◆ **SET EXERCISE**: Repeat the records exactly, beginning with the line that contains "Of (x=305, y=399)" and continuing through the end of the records.

◆ **LISTED ENTRIES**:
-- START --

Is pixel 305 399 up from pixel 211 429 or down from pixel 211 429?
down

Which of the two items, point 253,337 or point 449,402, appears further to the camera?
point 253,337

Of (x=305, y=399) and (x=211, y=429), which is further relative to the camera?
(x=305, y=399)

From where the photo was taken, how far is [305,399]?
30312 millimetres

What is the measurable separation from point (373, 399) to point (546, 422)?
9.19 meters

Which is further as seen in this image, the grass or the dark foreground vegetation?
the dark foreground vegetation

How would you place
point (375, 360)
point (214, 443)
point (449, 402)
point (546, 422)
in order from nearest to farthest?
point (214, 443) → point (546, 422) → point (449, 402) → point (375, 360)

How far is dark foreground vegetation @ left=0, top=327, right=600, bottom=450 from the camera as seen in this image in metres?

-- END --

◆ **WORKED ANSWER**:
Of (x=305, y=399) and (x=211, y=429), which is further relative to the camera?
(x=305, y=399)

From where the photo was taken, how far is [305,399]?
30312 millimetres

What is the measurable separation from point (373, 399) to point (546, 422)?
9.19 meters

Which is further as seen in this image, the grass or the dark foreground vegetation?
the dark foreground vegetation

How would you place
point (375, 360)
point (214, 443)
point (449, 402)
point (546, 422)
in order from nearest to farthest?
point (214, 443) → point (546, 422) → point (449, 402) → point (375, 360)

How far is dark foreground vegetation @ left=0, top=327, right=600, bottom=450 from the camera as seen in this image in metres?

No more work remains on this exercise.